Expectancy Effects, Failure of Blinding Integrity, and Placebo Response in Trials of Treatments for Psychiatric Disorders: A Narrative Review.
Nathan T M Huneke, Guilherme Fusetto Veronesi, Matthew Garner, David S Baldwin, Samuele Cortese
JAMA psychiatry May 1, 2025 DOI: 10.1001/jamapsychiatry.2025.0085 via PubMed
Summary
Expectancy effects—participants' beliefs about treatment—can bias the results of psychiatric randomized clinical trials by compromising blinding integrity and inflating effect sizes. This narrative review is the first to examine the interplay between expectancy, unblinding, and treatment outcomes in such trials. Evidence from experimental and clinical studies shows that expectation shapes placebo and active treatment responses. Meta-analytic data from psychedelic and anxiety disorder research indicate that unblinding due to perceived efficacy or side effects can alter effect sizes.

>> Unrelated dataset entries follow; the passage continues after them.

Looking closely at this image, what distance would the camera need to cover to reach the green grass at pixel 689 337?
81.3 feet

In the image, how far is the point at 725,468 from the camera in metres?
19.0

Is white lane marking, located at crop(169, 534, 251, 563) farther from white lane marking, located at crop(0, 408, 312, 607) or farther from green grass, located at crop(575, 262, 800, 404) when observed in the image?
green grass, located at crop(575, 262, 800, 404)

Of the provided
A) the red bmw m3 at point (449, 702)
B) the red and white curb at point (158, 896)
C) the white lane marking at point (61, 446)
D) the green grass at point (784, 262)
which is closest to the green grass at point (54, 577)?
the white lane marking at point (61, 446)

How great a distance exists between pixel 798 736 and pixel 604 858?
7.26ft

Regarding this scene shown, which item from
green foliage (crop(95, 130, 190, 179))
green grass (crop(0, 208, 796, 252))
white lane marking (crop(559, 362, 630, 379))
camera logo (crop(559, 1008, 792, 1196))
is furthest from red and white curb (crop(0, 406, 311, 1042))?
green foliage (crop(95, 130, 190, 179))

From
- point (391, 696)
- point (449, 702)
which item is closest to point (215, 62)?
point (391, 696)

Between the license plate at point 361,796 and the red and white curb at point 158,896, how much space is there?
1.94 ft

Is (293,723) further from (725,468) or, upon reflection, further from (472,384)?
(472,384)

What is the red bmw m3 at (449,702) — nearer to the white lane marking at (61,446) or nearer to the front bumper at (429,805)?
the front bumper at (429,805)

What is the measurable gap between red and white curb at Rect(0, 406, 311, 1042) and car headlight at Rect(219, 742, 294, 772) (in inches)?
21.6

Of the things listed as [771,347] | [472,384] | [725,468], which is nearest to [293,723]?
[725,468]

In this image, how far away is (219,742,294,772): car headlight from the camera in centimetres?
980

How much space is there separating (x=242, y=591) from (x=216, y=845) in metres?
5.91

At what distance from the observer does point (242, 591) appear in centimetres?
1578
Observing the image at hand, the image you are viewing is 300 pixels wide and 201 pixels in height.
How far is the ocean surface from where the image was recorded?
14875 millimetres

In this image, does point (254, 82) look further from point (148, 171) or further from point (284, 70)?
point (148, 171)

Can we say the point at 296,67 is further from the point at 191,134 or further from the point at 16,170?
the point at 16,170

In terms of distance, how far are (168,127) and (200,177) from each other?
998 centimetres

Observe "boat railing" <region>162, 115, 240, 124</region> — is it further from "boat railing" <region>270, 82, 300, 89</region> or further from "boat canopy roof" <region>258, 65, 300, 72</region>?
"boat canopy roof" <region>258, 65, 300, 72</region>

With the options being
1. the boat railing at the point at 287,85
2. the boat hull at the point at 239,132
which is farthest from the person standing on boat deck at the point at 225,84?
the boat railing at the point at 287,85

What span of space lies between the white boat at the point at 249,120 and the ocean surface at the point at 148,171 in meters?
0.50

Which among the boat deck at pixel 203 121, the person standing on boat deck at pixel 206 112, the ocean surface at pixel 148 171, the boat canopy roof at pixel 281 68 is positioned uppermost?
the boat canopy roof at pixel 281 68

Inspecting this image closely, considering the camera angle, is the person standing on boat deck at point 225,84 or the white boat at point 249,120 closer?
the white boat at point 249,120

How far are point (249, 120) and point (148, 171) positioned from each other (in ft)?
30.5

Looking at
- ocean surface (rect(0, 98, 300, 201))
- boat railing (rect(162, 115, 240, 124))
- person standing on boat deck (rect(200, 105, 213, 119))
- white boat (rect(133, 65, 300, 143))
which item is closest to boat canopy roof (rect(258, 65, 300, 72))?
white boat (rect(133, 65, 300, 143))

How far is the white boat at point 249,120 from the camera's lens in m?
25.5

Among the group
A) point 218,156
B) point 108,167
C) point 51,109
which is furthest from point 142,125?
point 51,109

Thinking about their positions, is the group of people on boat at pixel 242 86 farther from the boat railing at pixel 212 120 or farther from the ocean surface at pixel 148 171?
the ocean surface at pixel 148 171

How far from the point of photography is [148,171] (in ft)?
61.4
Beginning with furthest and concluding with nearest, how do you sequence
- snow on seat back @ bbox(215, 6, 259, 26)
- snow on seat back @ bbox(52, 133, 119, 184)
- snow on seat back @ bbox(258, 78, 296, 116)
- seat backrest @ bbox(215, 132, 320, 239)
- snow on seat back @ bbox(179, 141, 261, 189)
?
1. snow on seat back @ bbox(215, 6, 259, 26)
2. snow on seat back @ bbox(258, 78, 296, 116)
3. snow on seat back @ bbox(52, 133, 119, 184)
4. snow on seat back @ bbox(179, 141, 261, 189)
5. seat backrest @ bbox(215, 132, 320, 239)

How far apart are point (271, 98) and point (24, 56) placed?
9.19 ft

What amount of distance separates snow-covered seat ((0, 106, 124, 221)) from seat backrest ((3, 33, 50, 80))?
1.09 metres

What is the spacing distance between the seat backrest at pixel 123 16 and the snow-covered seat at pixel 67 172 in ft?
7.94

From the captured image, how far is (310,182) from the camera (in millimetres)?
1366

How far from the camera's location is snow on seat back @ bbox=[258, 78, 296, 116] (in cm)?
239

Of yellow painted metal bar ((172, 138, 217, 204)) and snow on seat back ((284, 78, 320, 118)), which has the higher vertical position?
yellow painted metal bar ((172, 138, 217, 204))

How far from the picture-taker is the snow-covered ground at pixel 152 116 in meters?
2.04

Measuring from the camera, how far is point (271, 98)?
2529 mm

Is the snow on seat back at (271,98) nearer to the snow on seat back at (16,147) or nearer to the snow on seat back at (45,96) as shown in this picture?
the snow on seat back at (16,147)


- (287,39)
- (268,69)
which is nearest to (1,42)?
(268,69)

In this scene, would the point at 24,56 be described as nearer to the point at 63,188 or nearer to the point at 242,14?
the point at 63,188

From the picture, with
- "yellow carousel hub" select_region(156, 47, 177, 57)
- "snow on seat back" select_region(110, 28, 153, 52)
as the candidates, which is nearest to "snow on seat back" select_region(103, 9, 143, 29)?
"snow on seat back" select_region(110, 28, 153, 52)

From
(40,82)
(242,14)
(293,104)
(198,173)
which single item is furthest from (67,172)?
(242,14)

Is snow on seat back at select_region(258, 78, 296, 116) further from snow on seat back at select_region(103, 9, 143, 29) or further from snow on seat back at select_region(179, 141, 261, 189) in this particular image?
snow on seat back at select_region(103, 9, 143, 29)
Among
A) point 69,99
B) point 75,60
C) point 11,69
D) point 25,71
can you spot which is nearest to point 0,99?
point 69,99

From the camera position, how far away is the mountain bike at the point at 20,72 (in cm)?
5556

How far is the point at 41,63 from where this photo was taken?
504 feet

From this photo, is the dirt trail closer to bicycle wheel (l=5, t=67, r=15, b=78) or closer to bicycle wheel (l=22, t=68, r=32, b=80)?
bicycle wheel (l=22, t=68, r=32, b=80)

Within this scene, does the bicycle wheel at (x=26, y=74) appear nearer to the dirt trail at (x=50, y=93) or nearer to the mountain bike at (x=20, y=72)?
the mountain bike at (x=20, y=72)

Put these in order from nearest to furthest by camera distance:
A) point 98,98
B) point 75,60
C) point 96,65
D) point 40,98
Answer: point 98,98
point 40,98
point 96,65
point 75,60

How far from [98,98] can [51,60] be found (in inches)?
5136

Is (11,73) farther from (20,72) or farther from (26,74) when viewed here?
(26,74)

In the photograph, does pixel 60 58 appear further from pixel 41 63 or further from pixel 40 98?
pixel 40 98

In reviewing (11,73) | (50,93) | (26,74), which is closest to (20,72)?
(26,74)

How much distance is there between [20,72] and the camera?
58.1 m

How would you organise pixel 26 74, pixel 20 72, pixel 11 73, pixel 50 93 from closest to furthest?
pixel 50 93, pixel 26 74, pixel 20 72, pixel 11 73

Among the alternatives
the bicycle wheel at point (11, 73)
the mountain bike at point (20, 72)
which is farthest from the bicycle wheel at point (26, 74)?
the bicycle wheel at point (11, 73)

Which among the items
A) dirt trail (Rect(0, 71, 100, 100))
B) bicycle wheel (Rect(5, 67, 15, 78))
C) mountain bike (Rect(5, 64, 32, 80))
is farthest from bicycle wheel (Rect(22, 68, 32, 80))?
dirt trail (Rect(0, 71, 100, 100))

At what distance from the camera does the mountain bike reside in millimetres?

The authors recommend collecting expectancy data and monitoring blinding integrity, and they propose developing objective outcome measures less susceptible to expectancy effects to improve trial reliability.
Study at a glance
| Characteristics | Narrative review Randomized Peer reviewed |
|---|---|
| Citations | 50 |
| Key finding | Expectancy effects are a significant confound in psychiatric RCTs, and controlling for them is essential for accurate interpretation of results. |
Abstract
Expectancy effects are significant confounding factors in psychiatric randomized clinical trials (RCTs), potentially affecting the interpretation of study results. This narrative review is the first, to our knowledge, to explore the relationship between expectancy effects, compromised blinding integrity, and the effects of active treatment/placebo in psychiatric RCTs. Additionally, we present statistical and experimental approaches that may help mitigate the confounding impact of expectancy effects. The review concludes with recommendations to enhance the reliability of RCTs in psychiatry. The placebo response comprises both specific and nonspecific elements, with expectation being a key specific component. Evidence from experimental and clinical studies suggests that expectancy can influence treatment responses in RCTs. Blinding integrity may be compromised by perceived treatment efficacy and adverse effects, introducing bias into outcome assessments. Treatment expectations can lead to unblinding during RCTs, and meta-analytic data from studies in the fields of psychedelics and anxiety disorders indicate that this can influence effect sizes. Therefore, controlling for expectancy effects is essential when interpreting RCT results. Novel statistical methods, though still in need of further validation, offer strategies to address this issue. Another approach may involve experimental medicine models, which aim to develop objective improvement markers (readouts) less affected by expectancy effects. Expectancy effects represent a significant confound in psychiatric RCTs. We recommend collecting data on treatment expectations alongside monitoring blinding integrity to more accurately interpret study results. Additionally, developing objective readouts that are less confounded by expectancy effects offers another promising avenue for mitigating these confounding influences in psychiatric RCTs.